Item 1.01 Entry Into a Material Definitive Agreement.
     We have entered into three committed and unsecured letter of credit and term loan agreements (the “LC Agreements”) dated as of November 6, 2006 with Bank of America, N.A., as administrative agent, JPMorgan Chase Bank, National Association, and various private placement note investors. Under the terms of the LC Agreements, either banking institution can issue letters of credit (the “LC Issuers”).
     In the aggregate, the LC Agreements provide up to $275 million of capacity. Although the facility is available for term loans, we expect to use it primarily to facilitate the issuance of performance and financial letters of credit in the ordinary course of business. Tranche A of the LC Agreements is a five-year, $50 million facility and Tranche B is a five-year, $100 million facility, both of which we may terminate prior to their stated maturities of November 6, 2011. Tranche C of the LC Agreements is an eight-year, $125 million facility expiring on November 6, 2014 that we may cancel without penalty after the sixth year of its term.
     The LC Agreements contain certain restrictive covenants, such as a minimum net worth level, a minimum fixed charge coverage ratio and a maximum leverage ratio. The LC Agreements also include restrictions with regard to subsidiary indebtedness, sales of assets, liens, investments, type of business conducted, affiliate transactions, sales and leasebacks, and mergers and acquisitions, among other restrictions. In the event of default under the LC Agreements, including our failure to reimburse a draw against an issued letter of credit, the LC Issuer could transfer its claim against us, to the extent such amount is due and payable by us under the LC Agreements, to the private placement note investors, creating a term loan that is due and payable no later than the stated maturity of the respective LC Agreement. In addition to quarterly letter of credit fees and to the extent that a term loan is in effect, we would be assessed a floating rate of interest over LIBOR.

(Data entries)
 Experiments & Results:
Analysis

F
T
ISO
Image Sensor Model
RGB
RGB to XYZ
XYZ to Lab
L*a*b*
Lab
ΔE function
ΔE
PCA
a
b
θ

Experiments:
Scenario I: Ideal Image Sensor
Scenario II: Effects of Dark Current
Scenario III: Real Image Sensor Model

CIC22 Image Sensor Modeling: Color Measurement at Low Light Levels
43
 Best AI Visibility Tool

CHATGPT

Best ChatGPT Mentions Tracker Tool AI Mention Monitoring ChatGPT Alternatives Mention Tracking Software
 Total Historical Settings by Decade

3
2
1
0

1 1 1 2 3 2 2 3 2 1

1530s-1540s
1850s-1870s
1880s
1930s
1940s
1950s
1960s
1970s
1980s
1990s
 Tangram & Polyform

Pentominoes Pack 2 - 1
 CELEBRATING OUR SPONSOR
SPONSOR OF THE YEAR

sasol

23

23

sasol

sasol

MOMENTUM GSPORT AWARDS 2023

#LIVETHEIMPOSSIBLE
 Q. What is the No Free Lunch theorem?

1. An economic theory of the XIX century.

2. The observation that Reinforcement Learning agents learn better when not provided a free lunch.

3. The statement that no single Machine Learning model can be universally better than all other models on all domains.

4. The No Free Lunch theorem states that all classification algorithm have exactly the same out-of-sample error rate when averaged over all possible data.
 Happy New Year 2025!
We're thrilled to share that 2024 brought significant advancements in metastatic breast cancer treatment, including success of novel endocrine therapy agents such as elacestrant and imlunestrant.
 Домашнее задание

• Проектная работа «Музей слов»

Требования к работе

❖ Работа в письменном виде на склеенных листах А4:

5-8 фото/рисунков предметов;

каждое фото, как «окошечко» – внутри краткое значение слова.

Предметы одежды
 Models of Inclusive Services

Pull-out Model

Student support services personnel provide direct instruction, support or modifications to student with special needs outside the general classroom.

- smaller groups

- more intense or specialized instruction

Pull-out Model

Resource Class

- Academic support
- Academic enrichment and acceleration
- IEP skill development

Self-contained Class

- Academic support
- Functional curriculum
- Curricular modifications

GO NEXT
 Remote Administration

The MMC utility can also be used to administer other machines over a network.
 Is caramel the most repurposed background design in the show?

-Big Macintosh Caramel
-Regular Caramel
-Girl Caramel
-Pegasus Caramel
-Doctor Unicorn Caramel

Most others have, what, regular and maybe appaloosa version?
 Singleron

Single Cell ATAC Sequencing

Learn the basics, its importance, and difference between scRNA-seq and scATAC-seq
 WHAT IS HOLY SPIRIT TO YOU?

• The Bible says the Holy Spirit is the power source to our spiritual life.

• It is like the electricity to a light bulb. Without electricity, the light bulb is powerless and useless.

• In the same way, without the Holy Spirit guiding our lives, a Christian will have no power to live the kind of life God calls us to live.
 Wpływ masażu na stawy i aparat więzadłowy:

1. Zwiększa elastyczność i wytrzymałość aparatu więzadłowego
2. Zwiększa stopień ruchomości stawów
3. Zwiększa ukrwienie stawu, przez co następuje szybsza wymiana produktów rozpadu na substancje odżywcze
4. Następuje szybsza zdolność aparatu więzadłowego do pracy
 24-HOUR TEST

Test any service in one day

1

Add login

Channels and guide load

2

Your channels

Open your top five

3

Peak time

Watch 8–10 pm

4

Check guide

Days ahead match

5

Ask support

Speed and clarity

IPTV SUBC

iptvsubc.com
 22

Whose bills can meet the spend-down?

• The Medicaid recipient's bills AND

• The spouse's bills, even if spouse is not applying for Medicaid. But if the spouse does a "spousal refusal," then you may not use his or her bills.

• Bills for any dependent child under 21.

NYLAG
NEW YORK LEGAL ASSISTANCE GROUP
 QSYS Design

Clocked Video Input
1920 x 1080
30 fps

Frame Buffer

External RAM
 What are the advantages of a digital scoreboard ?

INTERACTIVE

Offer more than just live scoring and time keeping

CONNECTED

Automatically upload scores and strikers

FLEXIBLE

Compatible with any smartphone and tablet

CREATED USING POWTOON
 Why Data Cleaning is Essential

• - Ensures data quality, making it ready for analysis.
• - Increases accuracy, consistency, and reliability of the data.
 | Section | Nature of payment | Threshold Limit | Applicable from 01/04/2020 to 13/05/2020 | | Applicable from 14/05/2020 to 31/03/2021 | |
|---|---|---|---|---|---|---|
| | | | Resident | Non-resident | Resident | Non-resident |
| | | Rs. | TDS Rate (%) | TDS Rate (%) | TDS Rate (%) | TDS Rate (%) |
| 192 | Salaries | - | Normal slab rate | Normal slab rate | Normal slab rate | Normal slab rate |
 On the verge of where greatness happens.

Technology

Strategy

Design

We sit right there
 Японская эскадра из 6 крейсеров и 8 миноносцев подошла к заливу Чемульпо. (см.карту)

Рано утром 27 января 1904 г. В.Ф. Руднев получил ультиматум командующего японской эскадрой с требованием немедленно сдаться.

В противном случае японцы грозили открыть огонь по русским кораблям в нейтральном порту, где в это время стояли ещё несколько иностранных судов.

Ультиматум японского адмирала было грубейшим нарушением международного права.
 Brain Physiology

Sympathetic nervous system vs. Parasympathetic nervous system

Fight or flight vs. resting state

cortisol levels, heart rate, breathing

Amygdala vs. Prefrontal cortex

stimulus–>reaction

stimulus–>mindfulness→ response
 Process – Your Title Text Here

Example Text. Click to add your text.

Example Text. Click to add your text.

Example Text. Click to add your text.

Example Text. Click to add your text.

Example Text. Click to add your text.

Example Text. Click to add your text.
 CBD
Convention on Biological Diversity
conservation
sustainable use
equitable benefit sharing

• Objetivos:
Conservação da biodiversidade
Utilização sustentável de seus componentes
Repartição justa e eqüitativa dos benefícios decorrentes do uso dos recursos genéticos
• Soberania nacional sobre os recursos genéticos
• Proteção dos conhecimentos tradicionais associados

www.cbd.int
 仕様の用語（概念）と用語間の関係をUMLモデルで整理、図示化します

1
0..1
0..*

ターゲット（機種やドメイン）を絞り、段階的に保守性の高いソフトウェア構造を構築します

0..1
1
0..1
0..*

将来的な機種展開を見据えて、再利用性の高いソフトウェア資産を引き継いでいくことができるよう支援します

=== Task to complete ===
Edit the filing excerpt starting at "In the aggregate, the" and ending at "of its term.", replacing "eight-year" with "ten-year". These entries were taken from a different source than the text.

=== Reply to the task ===
In the aggregate, the LC Agreements provide up to $275 million of capacity. Although the facility is available for term loans, we expect to use it primarily to facilitate the issuance of performance and financial letters of credit in the ordinary course of business. Tranche A of the LC Agreements is a five-year, $50 million facility and Tranche B is a five-year, $100 million facility, both of which we may terminate prior to their stated maturities of November 6, 2011. Tranche C of the LC Agreements is an ten-year, $125 million facility expiring on November 6, 2014 that we may cancel without penalty after the sixth year of its term.